I remembered those first few months when everything is brand new, and what you learned yesterday you might not remember next class. When every movement is a struggle. When you look around and your fellow classmates seem to be getting it, but you still aren’t sure. And you just want to know already. You just want to know how to do it correctly. You don’t want to “slow down” your sempai. You don’t want to get in the way of their progress.
And I recalled how patient my Sempai were with me. Never making me feel foolish or bad when I couldn’t remember a technique, or when I fell incorrectly. Giving me little pointers, and advice. Giving me the connections or light bulb moments they’d had with a technique. Imparting their wisdom onto me so that I could improve and grow as a student.
My kohai hadn’t seen those months and months of struggle, determination and practice that had brought me to and through my 5th kyu test. They were seeing the product of over a year of work, getting stronger and learning more with each passing class. It took me a long time to really grasp something that Demko Sensei articulated at the seminar which was “…if you want to get good at Aikido, do Aikido”. As in – the best way to improve is by coming to class and training. Without coming to the dojo and making small (sometimes VERY small) improvements over time– I would still be where I was on my first day.
Today I attended Brent’s first class as a black belt where I was one of the most senior students (behind Dan who was also there). The now Goodroe Sensei called on me to help demonstrate and had Dan and I work with Jeff and Matt to help them feel the technique. Again I had a strange déjà vu – a sense of seeing yourself and your experience while looking at someone else.
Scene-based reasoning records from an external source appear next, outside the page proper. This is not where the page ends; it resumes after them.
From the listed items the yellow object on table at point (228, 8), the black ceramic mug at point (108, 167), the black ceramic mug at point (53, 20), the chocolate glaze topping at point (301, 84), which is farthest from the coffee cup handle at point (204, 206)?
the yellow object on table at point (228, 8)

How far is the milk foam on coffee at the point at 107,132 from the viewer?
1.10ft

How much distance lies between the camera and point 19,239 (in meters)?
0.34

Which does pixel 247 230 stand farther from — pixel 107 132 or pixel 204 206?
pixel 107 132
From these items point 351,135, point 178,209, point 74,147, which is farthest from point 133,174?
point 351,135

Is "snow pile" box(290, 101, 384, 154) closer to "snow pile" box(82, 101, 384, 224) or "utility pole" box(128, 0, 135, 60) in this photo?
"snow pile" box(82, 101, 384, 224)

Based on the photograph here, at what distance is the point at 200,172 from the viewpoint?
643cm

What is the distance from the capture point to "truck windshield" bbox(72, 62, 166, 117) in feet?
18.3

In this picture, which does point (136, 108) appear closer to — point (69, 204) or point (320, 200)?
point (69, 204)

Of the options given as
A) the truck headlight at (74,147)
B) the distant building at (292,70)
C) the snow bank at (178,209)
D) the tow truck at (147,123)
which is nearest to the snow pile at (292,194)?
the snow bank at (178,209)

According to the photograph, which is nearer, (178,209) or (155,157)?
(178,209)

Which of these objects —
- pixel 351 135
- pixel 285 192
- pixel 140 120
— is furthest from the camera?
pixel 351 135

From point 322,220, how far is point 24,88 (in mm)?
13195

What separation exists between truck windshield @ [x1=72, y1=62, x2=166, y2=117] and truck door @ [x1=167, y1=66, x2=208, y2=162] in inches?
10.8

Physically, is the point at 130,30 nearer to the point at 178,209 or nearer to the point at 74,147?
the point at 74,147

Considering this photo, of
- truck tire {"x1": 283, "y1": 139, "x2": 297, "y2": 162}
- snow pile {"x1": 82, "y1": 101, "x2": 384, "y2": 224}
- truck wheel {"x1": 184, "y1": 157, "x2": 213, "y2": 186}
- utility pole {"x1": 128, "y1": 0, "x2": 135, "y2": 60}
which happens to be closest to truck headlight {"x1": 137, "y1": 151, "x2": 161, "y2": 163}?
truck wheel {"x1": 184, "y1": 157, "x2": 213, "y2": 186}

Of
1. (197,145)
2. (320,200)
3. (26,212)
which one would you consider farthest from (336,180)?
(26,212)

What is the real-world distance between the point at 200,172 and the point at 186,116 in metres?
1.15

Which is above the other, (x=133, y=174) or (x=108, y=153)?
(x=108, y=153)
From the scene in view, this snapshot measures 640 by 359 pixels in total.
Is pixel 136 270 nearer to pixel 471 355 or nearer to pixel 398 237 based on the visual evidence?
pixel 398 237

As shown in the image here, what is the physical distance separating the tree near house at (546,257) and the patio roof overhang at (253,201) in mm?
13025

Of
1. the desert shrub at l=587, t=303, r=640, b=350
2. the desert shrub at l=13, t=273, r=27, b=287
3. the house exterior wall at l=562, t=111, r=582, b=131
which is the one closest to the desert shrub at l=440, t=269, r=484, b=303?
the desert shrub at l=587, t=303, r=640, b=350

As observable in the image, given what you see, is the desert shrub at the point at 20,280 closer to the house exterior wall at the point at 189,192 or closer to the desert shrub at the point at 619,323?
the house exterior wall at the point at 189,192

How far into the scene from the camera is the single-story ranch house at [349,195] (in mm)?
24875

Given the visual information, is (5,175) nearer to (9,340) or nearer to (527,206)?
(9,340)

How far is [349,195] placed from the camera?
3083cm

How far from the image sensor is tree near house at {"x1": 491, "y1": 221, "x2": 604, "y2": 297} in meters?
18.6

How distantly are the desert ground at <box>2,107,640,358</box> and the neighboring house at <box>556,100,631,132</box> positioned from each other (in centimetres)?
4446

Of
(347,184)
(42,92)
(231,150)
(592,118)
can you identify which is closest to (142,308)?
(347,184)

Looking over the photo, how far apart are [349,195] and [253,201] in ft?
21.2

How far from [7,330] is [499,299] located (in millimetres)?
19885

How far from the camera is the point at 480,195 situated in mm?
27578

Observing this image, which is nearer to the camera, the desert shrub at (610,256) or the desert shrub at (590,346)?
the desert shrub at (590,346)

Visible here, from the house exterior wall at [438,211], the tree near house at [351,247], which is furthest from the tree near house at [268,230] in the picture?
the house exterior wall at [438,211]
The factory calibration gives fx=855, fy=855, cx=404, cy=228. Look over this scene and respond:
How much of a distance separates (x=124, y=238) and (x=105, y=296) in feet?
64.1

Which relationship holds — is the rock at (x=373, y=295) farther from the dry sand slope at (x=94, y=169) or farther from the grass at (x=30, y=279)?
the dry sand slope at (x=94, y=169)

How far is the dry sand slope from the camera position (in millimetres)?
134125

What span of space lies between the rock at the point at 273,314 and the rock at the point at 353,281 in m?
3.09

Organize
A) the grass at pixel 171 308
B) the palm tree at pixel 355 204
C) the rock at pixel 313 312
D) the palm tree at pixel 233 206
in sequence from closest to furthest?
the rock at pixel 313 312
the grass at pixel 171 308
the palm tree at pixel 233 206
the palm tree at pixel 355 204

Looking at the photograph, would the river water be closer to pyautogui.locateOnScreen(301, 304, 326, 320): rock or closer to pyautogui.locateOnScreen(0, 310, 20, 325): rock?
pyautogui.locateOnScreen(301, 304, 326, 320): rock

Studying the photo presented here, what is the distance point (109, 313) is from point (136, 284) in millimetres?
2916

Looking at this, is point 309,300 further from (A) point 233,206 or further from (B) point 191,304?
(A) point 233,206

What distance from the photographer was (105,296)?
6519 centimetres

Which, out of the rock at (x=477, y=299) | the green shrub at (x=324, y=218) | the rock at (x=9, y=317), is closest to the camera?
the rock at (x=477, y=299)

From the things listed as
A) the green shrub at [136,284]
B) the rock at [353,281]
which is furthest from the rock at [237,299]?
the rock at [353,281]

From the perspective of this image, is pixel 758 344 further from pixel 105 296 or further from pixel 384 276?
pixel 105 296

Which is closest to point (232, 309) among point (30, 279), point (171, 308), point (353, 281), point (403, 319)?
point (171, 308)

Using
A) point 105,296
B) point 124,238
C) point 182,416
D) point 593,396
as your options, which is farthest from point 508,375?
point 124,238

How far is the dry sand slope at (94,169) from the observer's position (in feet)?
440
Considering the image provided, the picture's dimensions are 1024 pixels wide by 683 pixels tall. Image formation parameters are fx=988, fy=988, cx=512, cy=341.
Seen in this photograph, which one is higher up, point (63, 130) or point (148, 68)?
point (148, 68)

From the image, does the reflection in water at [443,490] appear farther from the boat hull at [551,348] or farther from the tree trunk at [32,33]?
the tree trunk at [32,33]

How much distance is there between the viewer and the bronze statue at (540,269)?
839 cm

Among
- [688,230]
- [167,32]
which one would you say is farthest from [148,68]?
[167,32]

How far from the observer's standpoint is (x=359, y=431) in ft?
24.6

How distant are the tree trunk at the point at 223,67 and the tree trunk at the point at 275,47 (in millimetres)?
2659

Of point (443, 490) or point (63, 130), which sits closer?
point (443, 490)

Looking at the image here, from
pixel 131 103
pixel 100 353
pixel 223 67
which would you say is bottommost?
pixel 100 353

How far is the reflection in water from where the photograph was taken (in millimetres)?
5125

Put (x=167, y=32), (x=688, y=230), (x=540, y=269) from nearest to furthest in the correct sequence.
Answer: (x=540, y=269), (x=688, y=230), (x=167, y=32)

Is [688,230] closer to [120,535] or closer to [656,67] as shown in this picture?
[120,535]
After class we reflected on how sempai and kohai learn from and mutually improve each other. Dan-san brought up the point that being the most senior student in the room makes you really think about your technique because you want to set a good example for your kohai. He was absolutely right! Brent and I reminisced after class on the days I was the unsure mukyu. Wasn’t it just yesterday begging for extra help with forward rolls? And now look at me a year later trying to set a good example for my kohai with my technique.
It may be cliché to say but the truth is this: all things take time. Some of the advice I gave Franz that night after my 5th kyu test was to just come to practice as much as possible, especially in those first few months. And to not expect it to happen all at once. We’ve all been where they are. We’ve all experienced that struggle. I think as a new student it can be very intimidating surrounded by your sempai and knowing your technique just isn’t there yet.
To my kohai remember this: when your sempai look at you and work with you, no one is judging you. No one is going to make fun of you for doing a technique wrong. When we look at you it’s through a lens of reflection. You are a reminder of our own aikido journey – the place in our we were but aren’t now. We’ve all been humbled by the learning process. We are rooting for you to succeed. None of us knew it all at once. If you stick with it, you can do it. If you practice, you will improve. Not in a day. Not in a week. But in many days, and in many weeks. And a year later, maybe your own kohai may be asking you for advice after your 5th kyu test.
P.S. Don’t be in a rush, enjoy the start- you won’t ever get it back. You’ll wonder where all the time went.